West Lothian Circles the World
The travels of a sailing ship.
F19016, first published 14th April 2019
For over 30 years, the good ship “West Lothian” sailed the world’s oceans, carrying cargoes (and the county name) to exotic-sounding ports around the globe.
“West Lothian” was a four-masted sailing ship (usually referred to as a barque), built in 1882 for Helensburgh shipping magnate, James Boyd. With a wrought-iron hull 280 feet in length, and a tonnage of about 1900 tons, she was built at a time when steam ships were beginning to dominate local trade, but sail still had advantages for carrying large loads to distant parts. It might take three months for a ship like the West Lothian to reach Australia and the far East, where new cargoes would be loaded and discharged at points along the an indirect return trip. A great sailing ship was often away from home waters for a year or more at a time.

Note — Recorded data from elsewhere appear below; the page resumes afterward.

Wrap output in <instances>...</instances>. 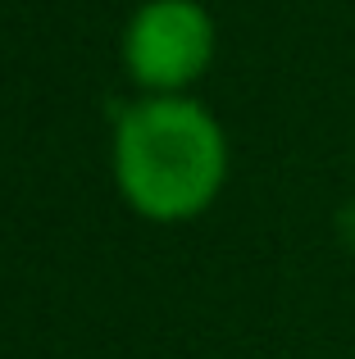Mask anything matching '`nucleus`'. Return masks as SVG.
Listing matches in <instances>:
<instances>
[{"label": "nucleus", "instance_id": "f257e3e1", "mask_svg": "<svg viewBox=\"0 0 355 359\" xmlns=\"http://www.w3.org/2000/svg\"><path fill=\"white\" fill-rule=\"evenodd\" d=\"M114 173L128 205L155 223L196 219L228 177L219 118L187 96H151L119 118Z\"/></svg>", "mask_w": 355, "mask_h": 359}, {"label": "nucleus", "instance_id": "f03ea898", "mask_svg": "<svg viewBox=\"0 0 355 359\" xmlns=\"http://www.w3.org/2000/svg\"><path fill=\"white\" fill-rule=\"evenodd\" d=\"M133 78L155 96H178L214 60V23L196 0H146L123 36Z\"/></svg>", "mask_w": 355, "mask_h": 359}]
</instances>
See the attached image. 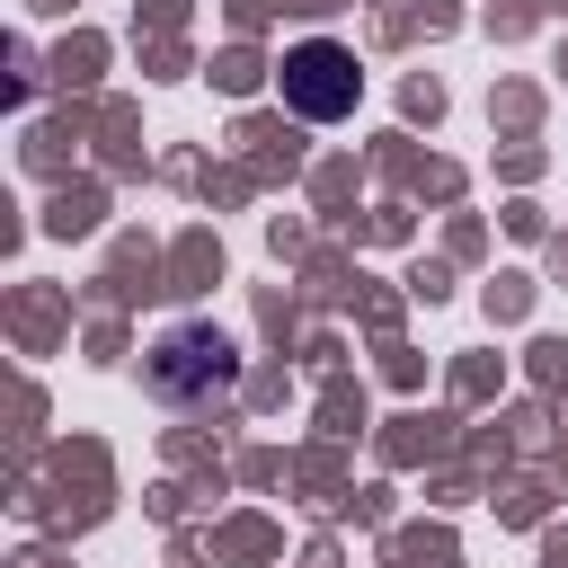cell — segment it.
Returning a JSON list of instances; mask_svg holds the SVG:
<instances>
[{
    "label": "cell",
    "instance_id": "2",
    "mask_svg": "<svg viewBox=\"0 0 568 568\" xmlns=\"http://www.w3.org/2000/svg\"><path fill=\"white\" fill-rule=\"evenodd\" d=\"M355 98H364V71H355V53L337 36H311V44L284 53V106L293 115L337 124V115H355Z\"/></svg>",
    "mask_w": 568,
    "mask_h": 568
},
{
    "label": "cell",
    "instance_id": "1",
    "mask_svg": "<svg viewBox=\"0 0 568 568\" xmlns=\"http://www.w3.org/2000/svg\"><path fill=\"white\" fill-rule=\"evenodd\" d=\"M142 382H151V399H169V408H204V399H222V390L240 382V346H231L222 328L186 320V328H169V337L142 355Z\"/></svg>",
    "mask_w": 568,
    "mask_h": 568
}]
</instances>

“West Lothian” seems to have had little practical association with the county whose name she carried, but followed smaller, earlier sisters, the “East Lothian” and the “Mid Lothian”, also built by Charles Connell & Co for James Boyd
West Lothian left the Clyde on her maiden voyage on 13th December 1882 with a cargo of railway iron from Buenos Ayres. British companies were constructing various railways in Argentina at that time, and many Glasgow-built locomotives were exported there. This, and a subsequent journey, seems to have passed uneventfully, but on a third voyage to Buenos Ayres, in January 1884, she ran around in the Clyde near Elderslie, and was delayed at the Tail of the Bank while her hull was inspected.

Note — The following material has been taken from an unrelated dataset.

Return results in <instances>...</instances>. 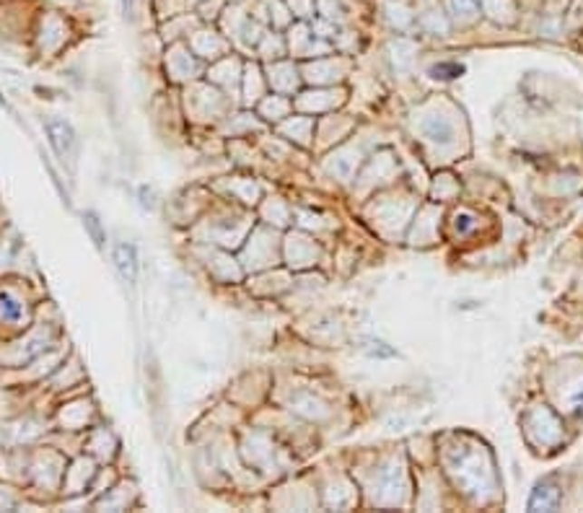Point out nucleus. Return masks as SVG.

For much of the next ten years, her voyages headed eastward around the Cape of Good Hope to Australia, or the East Indies, usually returning via Calcutta or Chittagong to pick up a cargo of jute for the mills of Dundee. This business was gradually lost to steam ships that were able to take a shorter route through the Suez Canal, leaving the great sailing ships to find more risky trade, often westward through the stormy waters around Cape Horn. One difficult voyage, in 1898, seems to have involved transport of barrels of East Indian crude oil from Passaroeang in Java to the Point Breeze refinery near Philadelphia. Although the ship arrived safely, the “West Lothian” and her cargo were seriously damaged by fire while at her moorings. It seems that fires and explosions were common occurrences at one of America’s oldest and dirtiest oil refineries, where a scum of oil usually coated the waters of the docks. Further peril was faced in 1899 when a cargo of coal, loaded in Cardiff, began to overheat, forcing the ship to put into Table Bay near Cape Town, where the entire load had to be put ashore in lighters.
Rough seas and high winds also took their toll, and on a number of occasions the mizzdentopmast and other upper parts of the rigging were lost, and sails were torn. Following one particularly damaging rounding of the Horn in 1899, it was reported that the second mate “jumped overboard during a fresh southerly gale”. During the early years of the 20th the West Lothian braved this route on many occasions, transporting fertilizer to Europe from the nitrate ports of Chile.
In 1909, James Boyd and Son merged with John M. Campbell and Son, also based in Glasgow, in the face of increasing challenges to the profitable operation of sailing ships. By then the “West Lothian” was the oldest of the ten sailing ships in their fleet, and in 1912 it was agreed that she be sold to T. Dannevig & Co. of Sandeford.
She continued to carry trade between Europe and South America under the Norwegian flag, setting off from Buenos Aires (the destination of her maiden voyage) in February 1917 with a cargo of maize and oil cakes. This proved to be her final landfall. On 18th April 1918, while about 50 miles west of Shetland, she was torpedoed by German submarine U93. Thankfully all crew of the West Lothian survived, one report suggesting that the U-boat captain allowed them to escape before releasing a single torpedo, others that the West Lothian was sunk by gunfire. Early the following year, the submarine U93 and the lives of its 43 crew members, were lost at sea.